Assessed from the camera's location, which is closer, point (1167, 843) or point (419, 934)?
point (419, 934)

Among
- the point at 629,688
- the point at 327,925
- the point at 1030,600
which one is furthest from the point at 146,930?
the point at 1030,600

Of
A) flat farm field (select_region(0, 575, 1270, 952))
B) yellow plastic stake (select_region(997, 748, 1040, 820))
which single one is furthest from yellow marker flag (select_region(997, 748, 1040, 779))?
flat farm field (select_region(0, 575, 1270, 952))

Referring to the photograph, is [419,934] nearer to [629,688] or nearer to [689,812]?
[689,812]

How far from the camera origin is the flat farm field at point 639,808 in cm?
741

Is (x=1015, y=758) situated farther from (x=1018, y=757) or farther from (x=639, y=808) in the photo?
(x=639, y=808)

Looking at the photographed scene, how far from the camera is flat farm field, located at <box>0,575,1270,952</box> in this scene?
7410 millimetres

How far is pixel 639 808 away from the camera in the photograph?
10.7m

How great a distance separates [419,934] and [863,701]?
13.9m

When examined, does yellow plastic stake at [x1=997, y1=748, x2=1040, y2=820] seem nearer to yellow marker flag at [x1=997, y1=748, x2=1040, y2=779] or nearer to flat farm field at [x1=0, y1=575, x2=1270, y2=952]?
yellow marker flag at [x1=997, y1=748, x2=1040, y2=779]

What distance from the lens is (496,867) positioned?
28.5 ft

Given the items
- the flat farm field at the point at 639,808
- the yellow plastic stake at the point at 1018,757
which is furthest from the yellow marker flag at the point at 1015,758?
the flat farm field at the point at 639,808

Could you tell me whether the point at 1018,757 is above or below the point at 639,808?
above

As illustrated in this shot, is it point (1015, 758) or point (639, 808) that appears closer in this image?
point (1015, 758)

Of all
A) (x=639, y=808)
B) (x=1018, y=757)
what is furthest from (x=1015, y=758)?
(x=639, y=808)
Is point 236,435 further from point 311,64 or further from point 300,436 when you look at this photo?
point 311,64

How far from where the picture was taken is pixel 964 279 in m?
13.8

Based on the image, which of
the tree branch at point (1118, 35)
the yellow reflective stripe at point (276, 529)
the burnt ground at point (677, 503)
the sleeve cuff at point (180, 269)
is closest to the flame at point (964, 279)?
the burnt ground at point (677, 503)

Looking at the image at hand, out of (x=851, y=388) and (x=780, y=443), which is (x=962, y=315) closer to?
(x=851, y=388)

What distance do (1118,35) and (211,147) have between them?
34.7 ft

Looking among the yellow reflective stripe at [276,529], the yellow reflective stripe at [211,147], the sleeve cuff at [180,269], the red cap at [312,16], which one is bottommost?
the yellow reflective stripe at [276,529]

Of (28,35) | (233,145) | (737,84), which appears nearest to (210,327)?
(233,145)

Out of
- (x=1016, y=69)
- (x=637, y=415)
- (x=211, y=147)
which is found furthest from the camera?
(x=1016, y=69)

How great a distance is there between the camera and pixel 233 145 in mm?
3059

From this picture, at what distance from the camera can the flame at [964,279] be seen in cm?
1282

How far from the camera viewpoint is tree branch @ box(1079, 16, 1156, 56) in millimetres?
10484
★ ★ ★ ★ ★ ★ ★
■ **Set problem**: Write out the entire listing above again, word for word and line for line, without changing any character.

■ **Completed task**:
Assessed from the camera's location, which is closer, point (1167, 843) or point (419, 934)?
point (419, 934)

Among
- the point at 629,688
- the point at 327,925
- the point at 1030,600
which one is furthest from the point at 146,930?
the point at 1030,600

Of
A) flat farm field (select_region(0, 575, 1270, 952))
B) yellow plastic stake (select_region(997, 748, 1040, 820))
which single one is furthest from yellow marker flag (select_region(997, 748, 1040, 779))?
flat farm field (select_region(0, 575, 1270, 952))

Referring to the photograph, is [419,934] nearer to [629,688] or nearer to [689,812]?
[689,812]

How far from the camera origin is the flat farm field at point 639,808 in cm?
741

Is (x=1015, y=758) situated farther from (x=1018, y=757) or farther from (x=639, y=808) in the photo?
(x=639, y=808)

Looking at the photographed scene, how far from the camera is flat farm field, located at <box>0,575,1270,952</box> in this scene?
7410 millimetres

How far is pixel 639 808 away from the camera in the photograph?
10.7m

How great a distance separates [419,934] and [863,701]?
13.9m

When examined, does yellow plastic stake at [x1=997, y1=748, x2=1040, y2=820] seem nearer to yellow marker flag at [x1=997, y1=748, x2=1040, y2=779] or nearer to flat farm field at [x1=0, y1=575, x2=1270, y2=952]?
yellow marker flag at [x1=997, y1=748, x2=1040, y2=779]

What distance from the lens is (496,867) positioned?
28.5 ft

Given the items
- the flat farm field at the point at 639,808
- the yellow plastic stake at the point at 1018,757
which is furthest from the yellow marker flag at the point at 1015,758?
the flat farm field at the point at 639,808

Could you tell me whether the point at 1018,757 is above or below the point at 639,808?
above

As illustrated in this shot, is it point (1015, 758) or point (639, 808) that appears closer in this image?
point (1015, 758)

Of all
A) (x=639, y=808)
B) (x=1018, y=757)
what is furthest from (x=1015, y=758)?
(x=639, y=808)
Is point 236,435 further from point 311,64 or further from point 300,436 when you look at this photo?
point 311,64

How far from where the picture was taken is pixel 964 279 in m?
13.8

Based on the image, which of
the tree branch at point (1118, 35)
the yellow reflective stripe at point (276, 529)
the burnt ground at point (677, 503)
the sleeve cuff at point (180, 269)
is closest to the flame at point (964, 279)?
the burnt ground at point (677, 503)

Looking at the image at hand, out of (x=851, y=388) and (x=780, y=443), which is (x=962, y=315) closer to?
(x=851, y=388)

What distance do (1118,35) and (211,147) have between them?
34.7 ft

Looking among the yellow reflective stripe at [276,529], the yellow reflective stripe at [211,147], the sleeve cuff at [180,269], the red cap at [312,16], which one is bottommost?
the yellow reflective stripe at [276,529]

Of (28,35) | (233,145) | (737,84), which appears nearest to (210,327)?
(233,145)

Out of
- (x=1016, y=69)
- (x=637, y=415)
- (x=211, y=147)
which is found furthest from the camera?
(x=1016, y=69)

How great a distance is there between the camera and pixel 233 145 in mm?
3059

From this picture, at what distance from the camera can the flame at [964,279] be seen in cm?
1282

How far from the camera viewpoint is tree branch @ box(1079, 16, 1156, 56) in millimetres?
10484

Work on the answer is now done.